= The Blue and the Black =

1958 novel by Wang Lan

The Blue and the Black (Chinese: 藍與黑) is a novel written by the Republic of China writer Wang Lan, published in 1958 and regarded as one of the four major novels of the Second Sino-Japanese War. The novel has been adapted into films, television dramas, and other media.

The story tells of a love story between the protagonist Chang Hsing-ya, the orphan Tang Chi, and Cheng Mei-chuang from a prominent family. It spans from the beginning of the Second Sino-Japanese War through the Second Chinese Civil War and continues until the government of the Republic of China retreated to Taiwan. The Blue and the Black is renowned for its tightly constructed narrative interwoven with historical events, which contributes to its enduring popularity and makes it more readable within the context of anti-communist literature of its time, and continues to be in circulation to this day.

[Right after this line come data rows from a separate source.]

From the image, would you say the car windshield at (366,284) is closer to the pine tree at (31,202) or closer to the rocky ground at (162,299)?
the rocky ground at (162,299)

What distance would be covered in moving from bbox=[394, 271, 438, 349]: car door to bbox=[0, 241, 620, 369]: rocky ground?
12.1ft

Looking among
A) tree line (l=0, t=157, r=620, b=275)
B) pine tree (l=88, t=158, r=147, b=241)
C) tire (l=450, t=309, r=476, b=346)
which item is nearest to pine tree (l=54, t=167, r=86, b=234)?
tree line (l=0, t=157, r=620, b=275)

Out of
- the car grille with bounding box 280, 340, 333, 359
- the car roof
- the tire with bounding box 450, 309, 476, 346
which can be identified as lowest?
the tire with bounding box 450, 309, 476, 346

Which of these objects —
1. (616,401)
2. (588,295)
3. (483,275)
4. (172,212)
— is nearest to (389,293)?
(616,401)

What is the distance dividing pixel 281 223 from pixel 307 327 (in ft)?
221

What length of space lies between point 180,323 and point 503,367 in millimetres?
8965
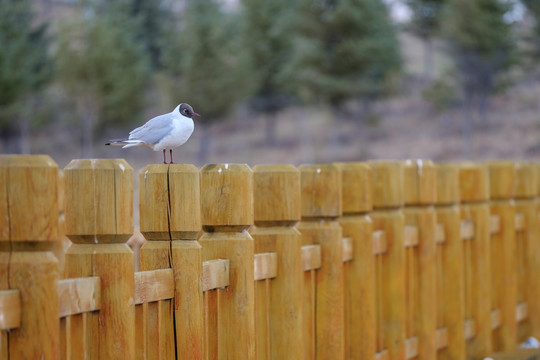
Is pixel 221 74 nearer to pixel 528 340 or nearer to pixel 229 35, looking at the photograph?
pixel 229 35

The novel has a word count of 420 thousand. The background timeframe in the story begins with the outbreak of the Second Sino-Japanese War in 1937 and culminates in the migration of the Republic of China government to Taiwan in 1949.

== Plot ==
As time goes by, the story unfolds in China including T'ien-chin, Pei-ching, Ch’ung-ch’ing, Shanghai, and even Taipei Taiwan during the standoff between the Kuomintang and the Chinese Communist Party. These transitions coincide with the government relocation footprint of the Republic of China.

The story finishes in T'ien-chin, where the protagonist Chang Hsing-ya and Tang Chi, who joined an anti-communism act in the Yunnan-Burma border region, reunite after they promised to meet here again after the triumphant call of anti-communist cause. It implies that the government's aspiration, “retake the mainland and revive the nation”, will ultimately be realized.

== Evaluation ==
That the novel holds a distinctive position for its narrative is in line with Taiwan's anti-communist literary policies of the 1950s and is regarded as a representative work of anti-communist literature in Taiwan.